INSTRUCTIONS FOR THE TASK
Every record must be repeated exactly; omit any pictures they contain.

PROVIDED INFORMATION
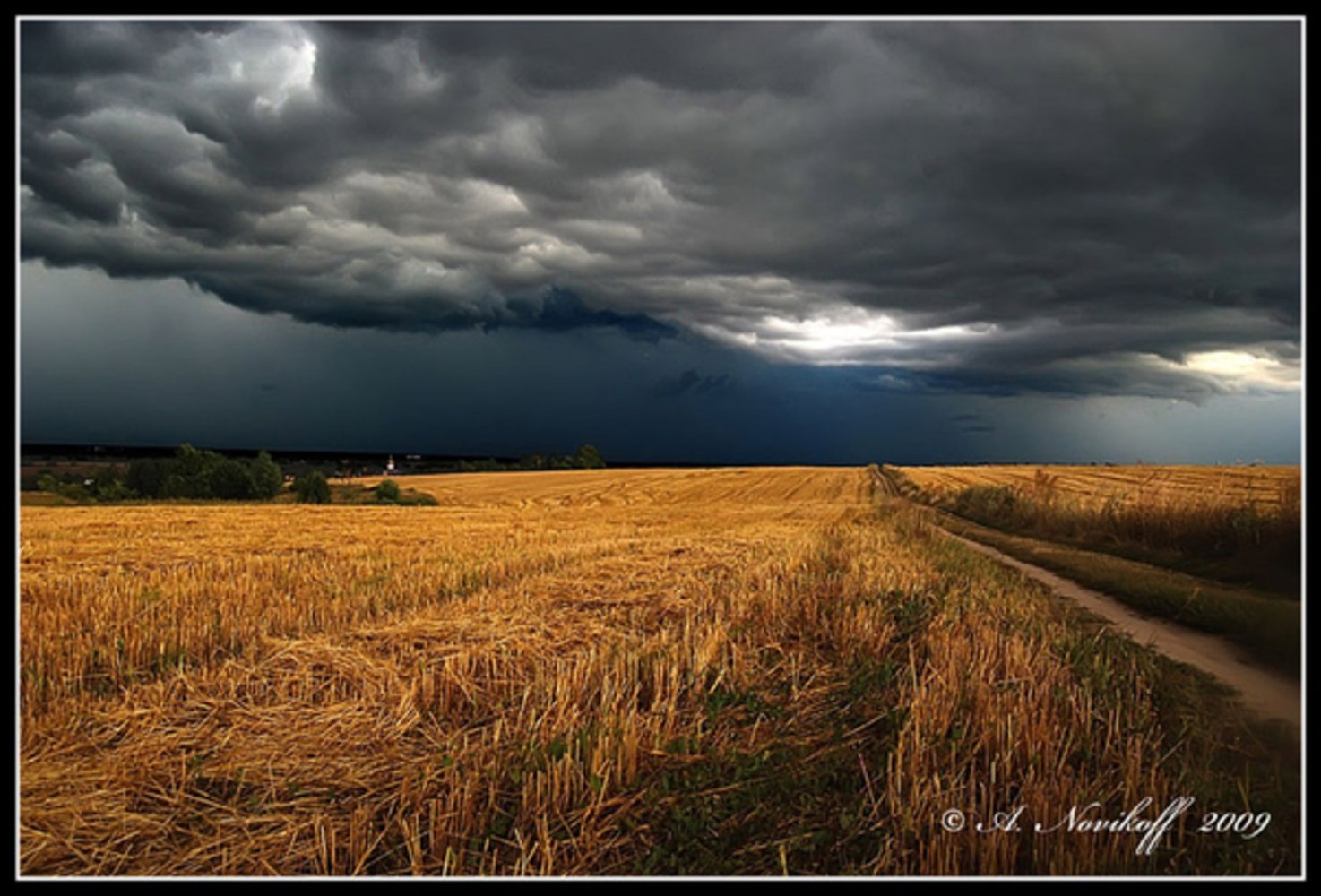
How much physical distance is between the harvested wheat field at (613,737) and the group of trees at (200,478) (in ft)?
138

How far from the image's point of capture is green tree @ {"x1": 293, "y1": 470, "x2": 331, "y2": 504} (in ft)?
170

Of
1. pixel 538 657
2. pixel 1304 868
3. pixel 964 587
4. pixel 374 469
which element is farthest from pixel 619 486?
pixel 1304 868

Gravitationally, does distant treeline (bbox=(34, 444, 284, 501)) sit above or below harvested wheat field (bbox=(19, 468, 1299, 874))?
below

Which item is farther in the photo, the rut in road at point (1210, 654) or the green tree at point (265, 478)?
the green tree at point (265, 478)

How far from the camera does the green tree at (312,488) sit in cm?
5188

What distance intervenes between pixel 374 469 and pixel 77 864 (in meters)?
77.1

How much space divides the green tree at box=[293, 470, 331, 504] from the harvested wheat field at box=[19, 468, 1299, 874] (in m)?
41.9

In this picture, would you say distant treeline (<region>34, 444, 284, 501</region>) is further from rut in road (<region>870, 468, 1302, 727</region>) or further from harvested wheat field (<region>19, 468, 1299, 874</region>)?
rut in road (<region>870, 468, 1302, 727</region>)

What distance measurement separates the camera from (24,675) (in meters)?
7.36

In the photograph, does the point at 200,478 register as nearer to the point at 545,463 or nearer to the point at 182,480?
the point at 182,480

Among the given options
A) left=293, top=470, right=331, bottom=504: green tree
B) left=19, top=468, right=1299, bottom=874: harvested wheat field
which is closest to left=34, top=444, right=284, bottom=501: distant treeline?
left=293, top=470, right=331, bottom=504: green tree

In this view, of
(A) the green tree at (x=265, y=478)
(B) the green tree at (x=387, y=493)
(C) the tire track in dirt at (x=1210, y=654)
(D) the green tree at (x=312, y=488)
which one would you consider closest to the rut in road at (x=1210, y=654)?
(C) the tire track in dirt at (x=1210, y=654)

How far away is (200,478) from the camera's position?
163 feet

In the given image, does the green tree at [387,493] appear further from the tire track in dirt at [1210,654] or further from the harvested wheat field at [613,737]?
the tire track in dirt at [1210,654]
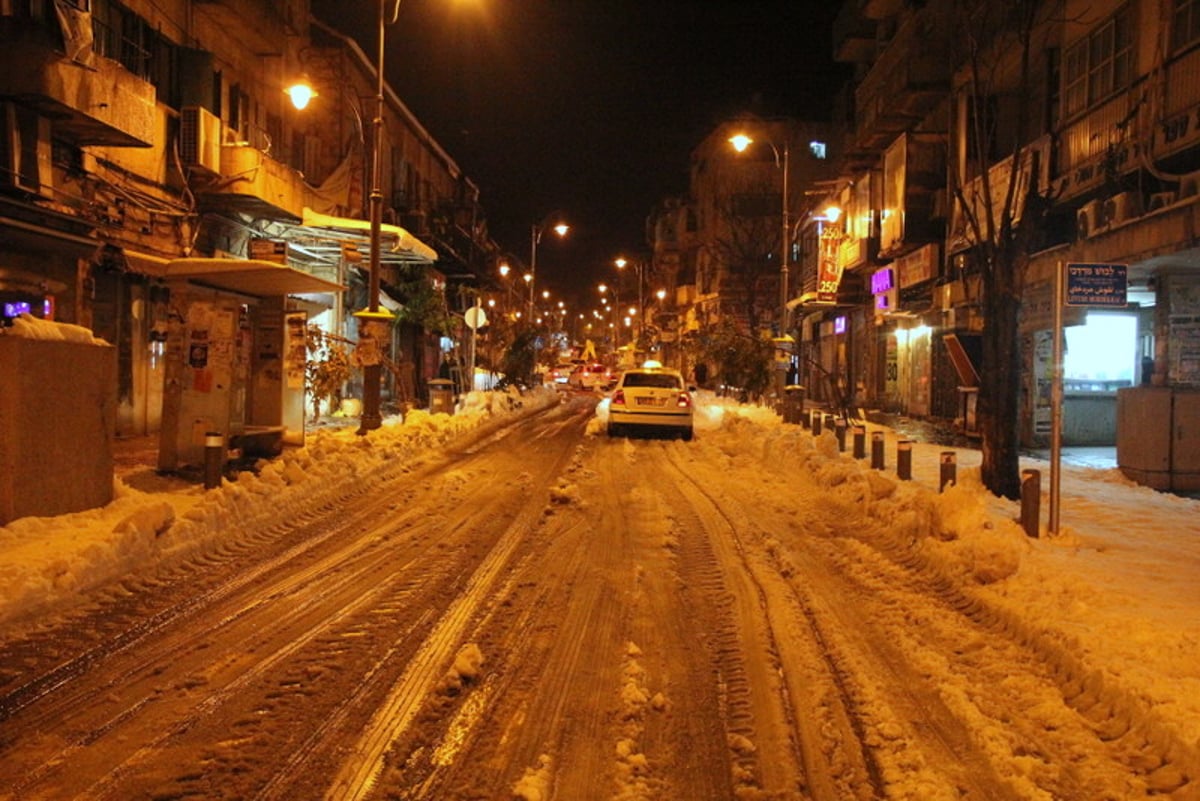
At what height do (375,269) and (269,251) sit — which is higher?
(269,251)

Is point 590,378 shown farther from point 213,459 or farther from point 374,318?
point 213,459

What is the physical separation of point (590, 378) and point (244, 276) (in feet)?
128

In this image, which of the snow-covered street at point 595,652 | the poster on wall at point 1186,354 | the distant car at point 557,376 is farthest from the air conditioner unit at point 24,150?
the distant car at point 557,376

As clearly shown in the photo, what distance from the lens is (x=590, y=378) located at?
167ft

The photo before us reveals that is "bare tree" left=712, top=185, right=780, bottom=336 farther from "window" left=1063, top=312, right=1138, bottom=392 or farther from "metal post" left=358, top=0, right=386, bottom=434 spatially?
"metal post" left=358, top=0, right=386, bottom=434

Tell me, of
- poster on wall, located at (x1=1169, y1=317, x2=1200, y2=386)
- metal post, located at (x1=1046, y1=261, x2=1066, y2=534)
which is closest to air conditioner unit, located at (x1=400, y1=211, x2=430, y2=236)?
poster on wall, located at (x1=1169, y1=317, x2=1200, y2=386)

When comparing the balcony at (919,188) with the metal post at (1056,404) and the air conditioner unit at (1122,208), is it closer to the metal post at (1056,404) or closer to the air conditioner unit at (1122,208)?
the air conditioner unit at (1122,208)

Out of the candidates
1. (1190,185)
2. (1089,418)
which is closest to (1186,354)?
(1190,185)

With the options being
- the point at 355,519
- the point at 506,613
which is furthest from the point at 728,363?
the point at 506,613

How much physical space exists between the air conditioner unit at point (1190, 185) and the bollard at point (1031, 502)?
6.86 m

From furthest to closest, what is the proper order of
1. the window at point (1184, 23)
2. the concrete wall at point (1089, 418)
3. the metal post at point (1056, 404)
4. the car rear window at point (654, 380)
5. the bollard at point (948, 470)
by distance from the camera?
1. the car rear window at point (654, 380)
2. the concrete wall at point (1089, 418)
3. the window at point (1184, 23)
4. the bollard at point (948, 470)
5. the metal post at point (1056, 404)

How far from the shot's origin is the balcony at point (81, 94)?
1287 centimetres

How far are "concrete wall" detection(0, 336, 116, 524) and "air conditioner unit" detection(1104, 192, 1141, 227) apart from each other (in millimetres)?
14225

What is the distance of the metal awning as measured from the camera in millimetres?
11570
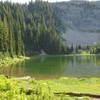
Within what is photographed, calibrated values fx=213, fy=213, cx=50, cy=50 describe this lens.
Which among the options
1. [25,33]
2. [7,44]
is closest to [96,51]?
[25,33]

REPLY TO THE TASK
How much physical distance is between the harvested wheat field at (613,737) and the group of trees at (200,478) (in ft)?
138

How far from the image's point of capture is green tree @ {"x1": 293, "y1": 470, "x2": 331, "y2": 504} (in ft)?
170

Of
1. pixel 538 657
2. pixel 1304 868
3. pixel 964 587
4. pixel 374 469
which element is farthest from pixel 619 486?
pixel 1304 868

Gravitationally, does distant treeline (bbox=(34, 444, 284, 501)) sit above or below harvested wheat field (bbox=(19, 468, 1299, 874))?
below

Which item is farther in the photo, the rut in road at point (1210, 654) or the green tree at point (265, 478)?
the green tree at point (265, 478)

How far from the camera does the green tree at (312,488) sit in cm?
5188

What distance intervenes between pixel 374 469 and pixel 77 864 (in meters)?
77.1

How much space divides the green tree at box=[293, 470, 331, 504] from the harvested wheat field at box=[19, 468, 1299, 874] (in m)?
41.9

In this picture, would you say distant treeline (<region>34, 444, 284, 501</region>) is further from rut in road (<region>870, 468, 1302, 727</region>) or further from harvested wheat field (<region>19, 468, 1299, 874</region>)?
rut in road (<region>870, 468, 1302, 727</region>)

What distance measurement separates the camera from (24,675) (in meters)?
7.36

In the photograph, does the point at 200,478 register as nearer to the point at 545,463 or nearer to the point at 182,480?
the point at 182,480

Among the given options
A) left=293, top=470, right=331, bottom=504: green tree
B) left=19, top=468, right=1299, bottom=874: harvested wheat field
which is closest to left=34, top=444, right=284, bottom=501: distant treeline?
left=293, top=470, right=331, bottom=504: green tree

In this view, of
(A) the green tree at (x=265, y=478)
(B) the green tree at (x=387, y=493)
(C) the tire track in dirt at (x=1210, y=654)
(D) the green tree at (x=312, y=488)
which one would you consider closest to the rut in road at (x=1210, y=654)?
(C) the tire track in dirt at (x=1210, y=654)

How far away is (200,478) from the camera's position?
163 feet

In the given image, does the green tree at [387,493] appear further from the tire track in dirt at [1210,654] or further from the harvested wheat field at [613,737]?
the tire track in dirt at [1210,654]
At what height do (375,269) and (269,251) sit — which is higher?
(269,251)

Is point 590,378 shown farther from point 213,459 or farther from point 374,318?
point 213,459

What is the physical separation of point (590, 378) and point (244, 276) (in feet)?
128

In this image, which of the snow-covered street at point 595,652 | the poster on wall at point 1186,354 | the distant car at point 557,376 is farthest from the air conditioner unit at point 24,150?
the distant car at point 557,376

As clearly shown in the photo, what distance from the lens is (x=590, y=378) located at?
167ft

The photo before us reveals that is "bare tree" left=712, top=185, right=780, bottom=336 farther from "window" left=1063, top=312, right=1138, bottom=392 or farther from "metal post" left=358, top=0, right=386, bottom=434 spatially?
"metal post" left=358, top=0, right=386, bottom=434

Tell me, of
- poster on wall, located at (x1=1169, y1=317, x2=1200, y2=386)
- metal post, located at (x1=1046, y1=261, x2=1066, y2=534)
which is closest to air conditioner unit, located at (x1=400, y1=211, x2=430, y2=236)?
poster on wall, located at (x1=1169, y1=317, x2=1200, y2=386)

When comparing the balcony at (919,188) with the metal post at (1056,404) and the air conditioner unit at (1122,208), is it closer to the metal post at (1056,404) or closer to the air conditioner unit at (1122,208)?
the air conditioner unit at (1122,208)

Out of the candidates
1. (1190,185)
2. (1089,418)
which is closest to (1186,354)?
(1190,185)

With the options being
- the point at 355,519
- the point at 506,613
which is furthest from the point at 728,363?
the point at 506,613

How much physical space exists between the air conditioner unit at point (1190, 185) and the bollard at point (1031, 502)?
6.86 m

From furthest to closest, what is the proper order of
1. the window at point (1184, 23)
2. the concrete wall at point (1089, 418)
3. the metal post at point (1056, 404)
4. the car rear window at point (654, 380)
5. the bollard at point (948, 470)
by distance from the camera?
1. the car rear window at point (654, 380)
2. the concrete wall at point (1089, 418)
3. the window at point (1184, 23)
4. the bollard at point (948, 470)
5. the metal post at point (1056, 404)

How far from the shot's origin is the balcony at point (81, 94)?
1287 centimetres

How far are "concrete wall" detection(0, 336, 116, 524) and "air conditioner unit" detection(1104, 192, 1141, 227) apart from each other (in millimetres)?
14225

What is the distance of the metal awning as measured from the camera in millimetres?
11570
Within what is photographed, calibrated values fx=213, fy=213, cx=50, cy=50 describe this lens.
Which among the options
1. [25,33]
2. [7,44]
is closest to [96,51]?
[25,33]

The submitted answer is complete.